→ **WHAT THIS TASK INVOLVES**
Express the rows starting at the line containing "How far are (x=706, y=250)" and ending at the line containing "1721 centimetres" as a JSON list of strings, one string per line, leaving out blank lines.

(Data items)
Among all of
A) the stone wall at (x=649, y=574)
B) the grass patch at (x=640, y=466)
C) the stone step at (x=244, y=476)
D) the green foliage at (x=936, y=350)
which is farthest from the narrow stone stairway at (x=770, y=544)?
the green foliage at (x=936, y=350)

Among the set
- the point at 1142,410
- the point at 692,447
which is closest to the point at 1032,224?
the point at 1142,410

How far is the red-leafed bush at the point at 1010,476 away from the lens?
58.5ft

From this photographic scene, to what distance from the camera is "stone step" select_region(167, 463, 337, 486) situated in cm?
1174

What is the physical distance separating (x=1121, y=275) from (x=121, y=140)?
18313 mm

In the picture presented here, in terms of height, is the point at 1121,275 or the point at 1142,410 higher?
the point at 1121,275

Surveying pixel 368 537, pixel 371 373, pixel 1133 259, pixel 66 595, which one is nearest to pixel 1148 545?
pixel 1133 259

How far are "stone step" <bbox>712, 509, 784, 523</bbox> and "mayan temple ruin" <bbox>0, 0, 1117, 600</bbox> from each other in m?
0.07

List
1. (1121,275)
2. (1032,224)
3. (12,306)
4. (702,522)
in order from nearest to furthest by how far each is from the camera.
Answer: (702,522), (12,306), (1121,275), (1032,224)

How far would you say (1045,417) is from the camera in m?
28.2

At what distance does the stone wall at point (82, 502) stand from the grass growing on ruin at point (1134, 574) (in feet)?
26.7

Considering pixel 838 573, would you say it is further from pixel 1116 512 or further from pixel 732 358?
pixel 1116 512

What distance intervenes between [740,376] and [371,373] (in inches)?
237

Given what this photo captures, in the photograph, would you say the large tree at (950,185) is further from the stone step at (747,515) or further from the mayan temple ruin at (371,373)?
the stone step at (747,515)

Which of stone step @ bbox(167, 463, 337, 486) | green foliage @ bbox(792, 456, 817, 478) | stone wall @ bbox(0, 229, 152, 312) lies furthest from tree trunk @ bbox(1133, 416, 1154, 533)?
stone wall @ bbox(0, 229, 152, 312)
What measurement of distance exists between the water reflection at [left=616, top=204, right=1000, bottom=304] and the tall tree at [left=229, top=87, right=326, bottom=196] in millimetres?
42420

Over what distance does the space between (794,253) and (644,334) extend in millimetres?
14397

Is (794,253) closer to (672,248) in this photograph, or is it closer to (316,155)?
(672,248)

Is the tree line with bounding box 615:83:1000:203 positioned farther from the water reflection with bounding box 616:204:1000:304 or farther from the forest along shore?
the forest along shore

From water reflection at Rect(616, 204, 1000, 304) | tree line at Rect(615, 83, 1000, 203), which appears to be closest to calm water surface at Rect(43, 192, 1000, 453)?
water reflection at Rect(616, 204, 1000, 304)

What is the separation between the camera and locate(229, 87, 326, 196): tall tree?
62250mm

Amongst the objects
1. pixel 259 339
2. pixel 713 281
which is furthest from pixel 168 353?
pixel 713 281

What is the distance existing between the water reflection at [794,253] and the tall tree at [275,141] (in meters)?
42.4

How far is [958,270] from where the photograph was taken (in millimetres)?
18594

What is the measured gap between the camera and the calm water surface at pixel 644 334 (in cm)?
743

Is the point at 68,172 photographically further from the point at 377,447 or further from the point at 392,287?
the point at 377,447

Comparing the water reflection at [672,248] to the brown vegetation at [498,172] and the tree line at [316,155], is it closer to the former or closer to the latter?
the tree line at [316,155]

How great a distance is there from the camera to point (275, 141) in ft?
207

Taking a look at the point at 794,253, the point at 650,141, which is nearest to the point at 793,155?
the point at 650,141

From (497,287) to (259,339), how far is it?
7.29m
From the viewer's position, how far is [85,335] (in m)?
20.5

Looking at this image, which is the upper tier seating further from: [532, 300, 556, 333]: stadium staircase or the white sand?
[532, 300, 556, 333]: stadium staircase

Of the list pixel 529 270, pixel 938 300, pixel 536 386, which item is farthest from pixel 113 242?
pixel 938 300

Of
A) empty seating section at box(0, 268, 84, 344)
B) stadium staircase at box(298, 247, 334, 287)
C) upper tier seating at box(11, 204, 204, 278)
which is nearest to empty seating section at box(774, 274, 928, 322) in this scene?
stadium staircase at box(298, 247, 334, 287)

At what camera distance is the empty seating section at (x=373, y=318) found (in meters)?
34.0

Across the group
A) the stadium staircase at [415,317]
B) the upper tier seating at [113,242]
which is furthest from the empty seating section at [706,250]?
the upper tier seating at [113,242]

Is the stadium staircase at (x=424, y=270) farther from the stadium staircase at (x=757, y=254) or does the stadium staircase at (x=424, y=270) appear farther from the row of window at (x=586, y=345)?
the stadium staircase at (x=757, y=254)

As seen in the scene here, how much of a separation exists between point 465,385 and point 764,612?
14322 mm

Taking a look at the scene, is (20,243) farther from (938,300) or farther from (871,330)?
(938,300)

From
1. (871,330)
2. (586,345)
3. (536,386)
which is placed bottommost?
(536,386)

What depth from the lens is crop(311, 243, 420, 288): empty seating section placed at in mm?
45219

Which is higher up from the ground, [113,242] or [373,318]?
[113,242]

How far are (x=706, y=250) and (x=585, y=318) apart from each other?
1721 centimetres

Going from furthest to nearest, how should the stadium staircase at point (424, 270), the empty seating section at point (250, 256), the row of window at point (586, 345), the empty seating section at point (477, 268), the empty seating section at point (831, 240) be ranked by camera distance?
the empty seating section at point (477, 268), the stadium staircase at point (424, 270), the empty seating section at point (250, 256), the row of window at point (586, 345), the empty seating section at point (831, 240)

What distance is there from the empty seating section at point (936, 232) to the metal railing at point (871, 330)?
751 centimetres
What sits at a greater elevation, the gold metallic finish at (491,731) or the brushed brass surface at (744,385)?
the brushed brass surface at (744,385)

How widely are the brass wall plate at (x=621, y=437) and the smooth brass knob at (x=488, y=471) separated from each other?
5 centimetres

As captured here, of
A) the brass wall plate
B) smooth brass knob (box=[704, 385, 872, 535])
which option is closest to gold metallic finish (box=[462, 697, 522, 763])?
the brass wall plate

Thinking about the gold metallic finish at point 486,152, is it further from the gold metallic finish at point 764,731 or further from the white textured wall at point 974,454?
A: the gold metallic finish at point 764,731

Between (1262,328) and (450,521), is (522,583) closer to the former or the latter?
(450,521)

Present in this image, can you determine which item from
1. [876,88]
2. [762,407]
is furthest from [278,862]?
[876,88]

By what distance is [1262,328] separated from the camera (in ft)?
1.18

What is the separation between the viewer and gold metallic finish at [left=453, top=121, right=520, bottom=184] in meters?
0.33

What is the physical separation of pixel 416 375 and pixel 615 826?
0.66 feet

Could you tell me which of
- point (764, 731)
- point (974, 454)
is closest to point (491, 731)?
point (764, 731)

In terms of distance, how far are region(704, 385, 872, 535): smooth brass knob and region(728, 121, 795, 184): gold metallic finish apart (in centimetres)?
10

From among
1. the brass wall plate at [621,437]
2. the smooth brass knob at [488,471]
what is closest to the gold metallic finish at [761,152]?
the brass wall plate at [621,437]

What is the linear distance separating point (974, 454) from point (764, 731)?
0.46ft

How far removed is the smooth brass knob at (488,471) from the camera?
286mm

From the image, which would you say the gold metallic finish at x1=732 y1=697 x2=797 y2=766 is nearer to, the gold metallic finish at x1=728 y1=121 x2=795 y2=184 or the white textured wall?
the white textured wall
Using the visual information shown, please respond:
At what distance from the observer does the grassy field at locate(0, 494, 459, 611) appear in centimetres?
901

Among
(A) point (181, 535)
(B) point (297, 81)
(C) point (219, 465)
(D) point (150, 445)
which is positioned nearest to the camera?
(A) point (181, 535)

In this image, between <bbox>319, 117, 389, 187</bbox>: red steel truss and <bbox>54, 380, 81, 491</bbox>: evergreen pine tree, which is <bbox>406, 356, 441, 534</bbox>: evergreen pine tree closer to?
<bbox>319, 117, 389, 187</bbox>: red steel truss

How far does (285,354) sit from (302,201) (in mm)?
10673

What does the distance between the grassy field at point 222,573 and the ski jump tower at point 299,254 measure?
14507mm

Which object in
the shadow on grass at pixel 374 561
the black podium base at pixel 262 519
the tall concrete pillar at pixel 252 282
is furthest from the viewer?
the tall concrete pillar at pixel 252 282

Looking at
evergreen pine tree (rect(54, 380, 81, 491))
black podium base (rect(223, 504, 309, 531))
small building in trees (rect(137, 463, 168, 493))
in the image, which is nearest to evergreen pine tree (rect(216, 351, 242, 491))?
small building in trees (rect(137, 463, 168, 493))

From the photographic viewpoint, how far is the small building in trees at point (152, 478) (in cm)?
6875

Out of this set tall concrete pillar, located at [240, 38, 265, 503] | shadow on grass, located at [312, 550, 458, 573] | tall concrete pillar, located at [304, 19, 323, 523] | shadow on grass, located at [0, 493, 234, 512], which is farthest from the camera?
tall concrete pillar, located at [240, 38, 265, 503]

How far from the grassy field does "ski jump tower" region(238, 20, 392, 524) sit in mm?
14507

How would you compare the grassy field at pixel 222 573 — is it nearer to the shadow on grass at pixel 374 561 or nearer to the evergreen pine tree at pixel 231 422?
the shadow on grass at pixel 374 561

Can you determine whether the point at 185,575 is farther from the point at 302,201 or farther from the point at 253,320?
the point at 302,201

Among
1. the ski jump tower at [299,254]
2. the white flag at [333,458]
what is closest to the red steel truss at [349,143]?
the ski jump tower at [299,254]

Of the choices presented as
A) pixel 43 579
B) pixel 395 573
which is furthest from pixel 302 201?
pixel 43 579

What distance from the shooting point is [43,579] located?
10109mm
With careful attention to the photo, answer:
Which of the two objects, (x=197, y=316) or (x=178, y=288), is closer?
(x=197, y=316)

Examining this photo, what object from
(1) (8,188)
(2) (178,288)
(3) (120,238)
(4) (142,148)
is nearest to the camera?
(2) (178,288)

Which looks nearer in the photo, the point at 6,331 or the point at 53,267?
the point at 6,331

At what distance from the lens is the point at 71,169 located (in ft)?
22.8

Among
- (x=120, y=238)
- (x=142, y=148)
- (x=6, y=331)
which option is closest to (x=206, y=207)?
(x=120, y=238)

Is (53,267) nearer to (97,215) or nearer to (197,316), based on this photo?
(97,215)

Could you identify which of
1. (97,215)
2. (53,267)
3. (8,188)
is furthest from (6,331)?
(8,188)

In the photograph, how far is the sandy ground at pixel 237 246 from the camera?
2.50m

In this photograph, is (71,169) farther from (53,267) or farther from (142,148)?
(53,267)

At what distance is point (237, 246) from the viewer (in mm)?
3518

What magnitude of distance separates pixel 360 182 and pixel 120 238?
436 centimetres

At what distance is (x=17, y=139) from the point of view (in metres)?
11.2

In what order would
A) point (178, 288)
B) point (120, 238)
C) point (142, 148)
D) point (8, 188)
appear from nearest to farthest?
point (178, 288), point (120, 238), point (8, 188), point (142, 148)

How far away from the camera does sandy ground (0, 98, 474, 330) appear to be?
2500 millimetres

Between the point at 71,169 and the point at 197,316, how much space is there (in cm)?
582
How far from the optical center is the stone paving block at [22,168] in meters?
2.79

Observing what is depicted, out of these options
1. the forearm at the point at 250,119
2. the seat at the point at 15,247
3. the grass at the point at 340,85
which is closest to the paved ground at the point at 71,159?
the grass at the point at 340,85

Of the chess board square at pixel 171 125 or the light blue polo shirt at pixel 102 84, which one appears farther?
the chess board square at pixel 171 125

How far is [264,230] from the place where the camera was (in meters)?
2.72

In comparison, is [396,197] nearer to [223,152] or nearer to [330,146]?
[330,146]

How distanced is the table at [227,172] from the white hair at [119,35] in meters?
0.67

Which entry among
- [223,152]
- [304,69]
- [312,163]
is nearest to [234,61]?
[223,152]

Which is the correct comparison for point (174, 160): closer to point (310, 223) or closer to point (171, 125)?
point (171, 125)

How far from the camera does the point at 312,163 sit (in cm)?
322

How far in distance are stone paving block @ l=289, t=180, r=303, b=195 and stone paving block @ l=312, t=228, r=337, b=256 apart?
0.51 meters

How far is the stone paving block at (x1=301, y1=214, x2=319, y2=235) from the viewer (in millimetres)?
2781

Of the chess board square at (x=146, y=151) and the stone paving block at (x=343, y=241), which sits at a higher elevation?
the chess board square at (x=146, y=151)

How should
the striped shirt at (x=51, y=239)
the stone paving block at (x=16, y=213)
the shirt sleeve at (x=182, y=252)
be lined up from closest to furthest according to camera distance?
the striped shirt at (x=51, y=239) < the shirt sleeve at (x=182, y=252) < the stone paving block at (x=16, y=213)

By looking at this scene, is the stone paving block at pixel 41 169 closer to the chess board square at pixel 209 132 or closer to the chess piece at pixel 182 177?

→ **RESULT OF THE TASK**
[
  "How far are (x=706, y=250) and (x=585, y=318) apart from each other?",
  "1721 centimetres"
]